Design and development of a wearable inductive textile sensor to monitor back movements

This thesis focuses on the design and development of a wireless and wearable platform that employs an inductive sensor to track trunk movements when the user bends forward. The inductive textile sensor was designed based on the anthropometrical dimensions of the trunk's lumbar area of a healthy female. The chosen shape of the sensor was a rectangular flat coil. The inductance behavior was investigated using theoretical calculations and simulations. Formulas developed by Grover and Terman were used to calculate the inductance to validate the inductive textile design.
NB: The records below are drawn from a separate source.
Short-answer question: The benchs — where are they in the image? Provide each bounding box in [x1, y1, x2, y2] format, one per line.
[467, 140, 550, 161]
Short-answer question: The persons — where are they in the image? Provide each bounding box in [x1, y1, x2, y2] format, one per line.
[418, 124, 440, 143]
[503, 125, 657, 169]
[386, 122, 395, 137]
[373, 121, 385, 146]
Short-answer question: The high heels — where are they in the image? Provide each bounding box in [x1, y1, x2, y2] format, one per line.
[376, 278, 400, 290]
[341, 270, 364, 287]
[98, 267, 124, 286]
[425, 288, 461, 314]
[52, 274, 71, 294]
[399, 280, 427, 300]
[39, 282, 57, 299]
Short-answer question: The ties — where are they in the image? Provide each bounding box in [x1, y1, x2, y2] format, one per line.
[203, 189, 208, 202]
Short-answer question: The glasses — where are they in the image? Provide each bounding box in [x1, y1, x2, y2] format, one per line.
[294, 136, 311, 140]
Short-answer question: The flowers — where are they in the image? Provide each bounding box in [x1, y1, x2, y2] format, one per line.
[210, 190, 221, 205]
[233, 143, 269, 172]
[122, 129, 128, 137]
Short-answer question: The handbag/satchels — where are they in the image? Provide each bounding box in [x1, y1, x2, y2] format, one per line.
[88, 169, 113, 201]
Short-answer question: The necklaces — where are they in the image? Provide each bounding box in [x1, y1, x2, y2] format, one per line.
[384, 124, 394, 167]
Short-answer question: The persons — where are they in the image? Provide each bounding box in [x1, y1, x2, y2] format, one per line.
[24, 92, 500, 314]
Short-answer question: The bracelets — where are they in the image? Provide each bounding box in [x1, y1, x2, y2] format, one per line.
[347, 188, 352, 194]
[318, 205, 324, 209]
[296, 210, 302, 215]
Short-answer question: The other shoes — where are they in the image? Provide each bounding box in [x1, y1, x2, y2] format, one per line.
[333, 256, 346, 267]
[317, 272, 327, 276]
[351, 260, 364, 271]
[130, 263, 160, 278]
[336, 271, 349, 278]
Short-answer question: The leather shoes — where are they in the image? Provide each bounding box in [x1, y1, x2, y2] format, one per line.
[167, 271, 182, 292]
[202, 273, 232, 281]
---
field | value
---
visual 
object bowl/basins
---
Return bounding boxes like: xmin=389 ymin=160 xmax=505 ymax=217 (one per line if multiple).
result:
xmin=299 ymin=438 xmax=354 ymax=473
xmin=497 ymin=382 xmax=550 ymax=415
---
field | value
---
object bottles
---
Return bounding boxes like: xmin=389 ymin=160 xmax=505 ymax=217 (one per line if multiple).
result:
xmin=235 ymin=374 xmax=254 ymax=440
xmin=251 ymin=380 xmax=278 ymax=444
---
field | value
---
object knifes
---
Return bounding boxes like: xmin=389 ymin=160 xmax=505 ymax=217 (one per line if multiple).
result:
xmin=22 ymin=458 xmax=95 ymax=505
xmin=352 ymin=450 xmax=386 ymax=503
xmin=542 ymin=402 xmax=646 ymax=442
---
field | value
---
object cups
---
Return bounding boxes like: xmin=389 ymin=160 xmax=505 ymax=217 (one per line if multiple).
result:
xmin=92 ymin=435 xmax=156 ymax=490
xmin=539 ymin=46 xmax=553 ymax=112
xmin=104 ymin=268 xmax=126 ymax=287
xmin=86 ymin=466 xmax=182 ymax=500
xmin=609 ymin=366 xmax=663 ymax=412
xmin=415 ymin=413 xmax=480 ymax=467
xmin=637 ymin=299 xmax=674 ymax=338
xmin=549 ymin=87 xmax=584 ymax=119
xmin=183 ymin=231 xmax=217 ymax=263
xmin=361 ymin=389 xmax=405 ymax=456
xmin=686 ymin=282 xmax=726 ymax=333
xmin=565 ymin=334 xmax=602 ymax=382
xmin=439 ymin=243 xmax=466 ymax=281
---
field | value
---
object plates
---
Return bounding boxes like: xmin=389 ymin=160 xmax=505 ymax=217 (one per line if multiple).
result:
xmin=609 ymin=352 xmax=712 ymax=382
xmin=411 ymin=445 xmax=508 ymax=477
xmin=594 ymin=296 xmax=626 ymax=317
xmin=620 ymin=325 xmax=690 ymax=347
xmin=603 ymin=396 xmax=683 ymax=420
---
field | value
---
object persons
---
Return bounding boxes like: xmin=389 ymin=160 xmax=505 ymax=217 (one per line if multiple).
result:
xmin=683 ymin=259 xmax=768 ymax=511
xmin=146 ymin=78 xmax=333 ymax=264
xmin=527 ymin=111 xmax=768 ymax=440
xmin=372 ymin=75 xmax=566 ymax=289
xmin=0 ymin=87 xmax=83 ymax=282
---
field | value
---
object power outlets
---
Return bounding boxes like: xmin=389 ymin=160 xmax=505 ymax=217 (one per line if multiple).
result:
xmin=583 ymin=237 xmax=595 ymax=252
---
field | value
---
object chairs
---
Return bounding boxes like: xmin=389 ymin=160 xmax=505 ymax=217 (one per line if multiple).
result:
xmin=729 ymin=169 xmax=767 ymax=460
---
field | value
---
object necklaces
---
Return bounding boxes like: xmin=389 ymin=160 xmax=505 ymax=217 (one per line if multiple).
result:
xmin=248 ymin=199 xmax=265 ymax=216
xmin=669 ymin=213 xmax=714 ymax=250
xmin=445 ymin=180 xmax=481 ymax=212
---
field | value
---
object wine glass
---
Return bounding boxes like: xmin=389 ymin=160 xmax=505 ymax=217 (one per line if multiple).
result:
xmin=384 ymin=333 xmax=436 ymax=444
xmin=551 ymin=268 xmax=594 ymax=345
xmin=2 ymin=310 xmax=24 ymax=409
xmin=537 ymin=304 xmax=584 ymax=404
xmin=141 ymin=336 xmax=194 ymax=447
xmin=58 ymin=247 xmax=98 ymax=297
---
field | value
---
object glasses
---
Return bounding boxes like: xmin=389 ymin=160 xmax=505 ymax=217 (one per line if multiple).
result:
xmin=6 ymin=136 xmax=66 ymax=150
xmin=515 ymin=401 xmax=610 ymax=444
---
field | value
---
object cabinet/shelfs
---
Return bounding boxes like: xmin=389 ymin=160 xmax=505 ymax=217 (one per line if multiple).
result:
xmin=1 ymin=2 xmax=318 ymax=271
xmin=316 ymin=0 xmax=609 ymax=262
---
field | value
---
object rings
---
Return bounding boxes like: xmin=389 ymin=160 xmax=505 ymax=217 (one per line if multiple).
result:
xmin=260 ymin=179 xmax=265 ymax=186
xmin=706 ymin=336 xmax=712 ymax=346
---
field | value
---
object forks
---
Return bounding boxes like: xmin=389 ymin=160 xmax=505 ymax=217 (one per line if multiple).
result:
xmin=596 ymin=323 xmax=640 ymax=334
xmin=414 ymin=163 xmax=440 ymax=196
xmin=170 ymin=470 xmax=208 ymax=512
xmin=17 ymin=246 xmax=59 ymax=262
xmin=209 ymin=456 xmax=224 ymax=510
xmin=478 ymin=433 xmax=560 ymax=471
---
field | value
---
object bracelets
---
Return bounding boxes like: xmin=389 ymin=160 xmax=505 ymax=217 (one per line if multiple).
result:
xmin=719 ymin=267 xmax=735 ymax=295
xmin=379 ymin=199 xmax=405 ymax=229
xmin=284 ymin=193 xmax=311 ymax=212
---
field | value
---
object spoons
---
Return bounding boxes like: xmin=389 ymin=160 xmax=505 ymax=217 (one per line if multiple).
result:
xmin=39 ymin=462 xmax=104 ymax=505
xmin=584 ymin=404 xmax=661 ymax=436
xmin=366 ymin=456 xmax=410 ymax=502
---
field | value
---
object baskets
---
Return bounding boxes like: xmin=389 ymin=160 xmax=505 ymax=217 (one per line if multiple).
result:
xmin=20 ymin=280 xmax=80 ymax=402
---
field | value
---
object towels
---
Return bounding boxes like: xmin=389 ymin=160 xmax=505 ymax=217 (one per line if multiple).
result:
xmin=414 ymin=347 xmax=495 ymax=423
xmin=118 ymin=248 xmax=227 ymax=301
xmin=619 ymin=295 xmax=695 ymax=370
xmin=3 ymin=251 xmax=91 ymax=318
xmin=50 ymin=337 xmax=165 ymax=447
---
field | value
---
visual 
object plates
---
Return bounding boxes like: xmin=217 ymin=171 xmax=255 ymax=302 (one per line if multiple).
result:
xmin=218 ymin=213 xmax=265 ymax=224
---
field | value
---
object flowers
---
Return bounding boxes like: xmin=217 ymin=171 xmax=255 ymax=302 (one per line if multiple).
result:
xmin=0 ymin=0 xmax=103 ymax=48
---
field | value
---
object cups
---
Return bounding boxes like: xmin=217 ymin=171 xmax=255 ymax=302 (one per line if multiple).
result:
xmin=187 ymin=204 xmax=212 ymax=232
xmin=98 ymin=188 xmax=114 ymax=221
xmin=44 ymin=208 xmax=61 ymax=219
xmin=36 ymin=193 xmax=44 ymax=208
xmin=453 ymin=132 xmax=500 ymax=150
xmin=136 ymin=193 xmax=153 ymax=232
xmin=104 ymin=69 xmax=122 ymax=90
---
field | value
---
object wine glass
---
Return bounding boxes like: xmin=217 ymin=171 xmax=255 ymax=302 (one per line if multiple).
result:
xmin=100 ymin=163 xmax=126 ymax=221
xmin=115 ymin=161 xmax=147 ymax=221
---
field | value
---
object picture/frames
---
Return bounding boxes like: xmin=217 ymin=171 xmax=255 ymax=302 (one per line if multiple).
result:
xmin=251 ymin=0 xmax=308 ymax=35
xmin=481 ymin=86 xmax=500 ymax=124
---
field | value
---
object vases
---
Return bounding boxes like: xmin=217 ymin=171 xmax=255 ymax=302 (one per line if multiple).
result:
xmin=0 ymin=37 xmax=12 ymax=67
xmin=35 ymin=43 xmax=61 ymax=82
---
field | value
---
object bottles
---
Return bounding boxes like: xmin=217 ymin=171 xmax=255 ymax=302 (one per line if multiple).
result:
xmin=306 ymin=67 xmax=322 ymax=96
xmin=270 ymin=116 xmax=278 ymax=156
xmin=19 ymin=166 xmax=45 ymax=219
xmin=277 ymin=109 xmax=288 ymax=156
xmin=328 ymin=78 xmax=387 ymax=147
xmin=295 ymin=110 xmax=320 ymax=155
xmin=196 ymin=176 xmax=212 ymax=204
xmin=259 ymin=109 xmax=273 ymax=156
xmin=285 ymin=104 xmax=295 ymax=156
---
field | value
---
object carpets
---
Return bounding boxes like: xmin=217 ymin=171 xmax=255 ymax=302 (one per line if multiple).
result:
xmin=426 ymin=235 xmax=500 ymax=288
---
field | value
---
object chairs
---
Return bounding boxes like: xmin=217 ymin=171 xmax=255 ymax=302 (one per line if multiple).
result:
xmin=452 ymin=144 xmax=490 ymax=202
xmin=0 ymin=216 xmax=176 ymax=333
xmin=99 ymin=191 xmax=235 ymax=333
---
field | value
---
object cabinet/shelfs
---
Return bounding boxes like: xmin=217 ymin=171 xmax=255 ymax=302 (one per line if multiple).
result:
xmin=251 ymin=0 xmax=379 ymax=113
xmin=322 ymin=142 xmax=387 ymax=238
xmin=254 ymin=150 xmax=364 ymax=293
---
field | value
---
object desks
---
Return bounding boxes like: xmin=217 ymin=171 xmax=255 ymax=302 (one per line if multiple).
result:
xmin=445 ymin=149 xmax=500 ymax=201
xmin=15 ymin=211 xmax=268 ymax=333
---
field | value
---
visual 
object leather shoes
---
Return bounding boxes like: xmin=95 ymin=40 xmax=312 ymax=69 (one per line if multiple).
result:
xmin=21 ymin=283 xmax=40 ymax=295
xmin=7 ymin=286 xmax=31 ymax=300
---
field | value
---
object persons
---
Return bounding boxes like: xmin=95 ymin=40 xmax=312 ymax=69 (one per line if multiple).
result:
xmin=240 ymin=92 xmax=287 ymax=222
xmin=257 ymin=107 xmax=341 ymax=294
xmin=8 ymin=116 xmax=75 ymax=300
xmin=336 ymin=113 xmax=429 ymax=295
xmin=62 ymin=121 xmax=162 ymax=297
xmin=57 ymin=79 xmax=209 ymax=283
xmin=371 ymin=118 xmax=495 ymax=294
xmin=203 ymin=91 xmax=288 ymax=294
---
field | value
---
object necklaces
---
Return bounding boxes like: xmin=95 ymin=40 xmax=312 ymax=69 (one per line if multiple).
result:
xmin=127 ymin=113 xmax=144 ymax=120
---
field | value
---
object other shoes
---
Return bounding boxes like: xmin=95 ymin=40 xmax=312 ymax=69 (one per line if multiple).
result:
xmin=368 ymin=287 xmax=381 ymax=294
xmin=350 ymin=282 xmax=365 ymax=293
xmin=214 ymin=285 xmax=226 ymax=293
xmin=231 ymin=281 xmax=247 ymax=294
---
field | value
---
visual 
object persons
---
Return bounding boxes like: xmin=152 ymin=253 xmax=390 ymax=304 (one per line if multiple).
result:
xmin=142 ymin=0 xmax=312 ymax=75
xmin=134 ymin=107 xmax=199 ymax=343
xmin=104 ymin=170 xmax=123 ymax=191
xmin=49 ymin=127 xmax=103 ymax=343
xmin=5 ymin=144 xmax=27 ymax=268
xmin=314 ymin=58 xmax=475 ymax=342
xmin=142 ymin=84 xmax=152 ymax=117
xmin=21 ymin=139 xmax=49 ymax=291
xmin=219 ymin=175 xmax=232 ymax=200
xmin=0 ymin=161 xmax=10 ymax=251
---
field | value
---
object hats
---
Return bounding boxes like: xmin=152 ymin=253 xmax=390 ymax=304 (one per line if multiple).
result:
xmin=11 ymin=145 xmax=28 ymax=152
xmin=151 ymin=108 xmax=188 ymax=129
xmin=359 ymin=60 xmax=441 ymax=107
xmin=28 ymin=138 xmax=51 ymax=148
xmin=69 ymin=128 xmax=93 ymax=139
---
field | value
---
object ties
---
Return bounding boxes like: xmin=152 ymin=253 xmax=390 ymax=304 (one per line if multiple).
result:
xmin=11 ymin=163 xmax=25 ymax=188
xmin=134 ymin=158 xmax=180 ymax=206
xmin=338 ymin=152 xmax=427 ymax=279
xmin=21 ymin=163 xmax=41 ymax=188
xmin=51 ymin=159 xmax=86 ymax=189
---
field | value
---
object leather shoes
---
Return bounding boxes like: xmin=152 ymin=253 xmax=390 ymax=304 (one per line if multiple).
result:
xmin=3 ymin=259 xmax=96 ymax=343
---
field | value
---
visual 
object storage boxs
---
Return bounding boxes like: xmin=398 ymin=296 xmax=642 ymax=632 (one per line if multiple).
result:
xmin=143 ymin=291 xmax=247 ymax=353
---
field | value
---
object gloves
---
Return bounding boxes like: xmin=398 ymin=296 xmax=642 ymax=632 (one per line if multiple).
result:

The simulations were used to analyze the change of the inductance when the area, perimeter, height, and width of the rectangle was modified, as well as the effect of the number of turns of the rectangular flat coil. Results from the theoretical calculations and simulations were compared. The inductive textile sensor was integrated at the lumbar section of a sleeveless garment to create a smart wearable platform. The performance of the smart garment was evaluated experimentally on a healthy participant, and it was shown that the designed sensor can detect forward bending movements. The evaluation scenario was further extended to also include twisting and lateral bending of the trunk, and it was observed that the proposed design can successfully discriminate such movements from forward bending of the trunk. An interference test showed that, although moving a cellphone towards the unworn prototype affected the sensor readings, manipulating the cellphone when wearing the prototype, did not compromise the capability of the sensor to detect forward bends. The proposed platform is a promising step towards developing wearable systems to monitor back posture to prevent or treat low back pain associated with poor posture.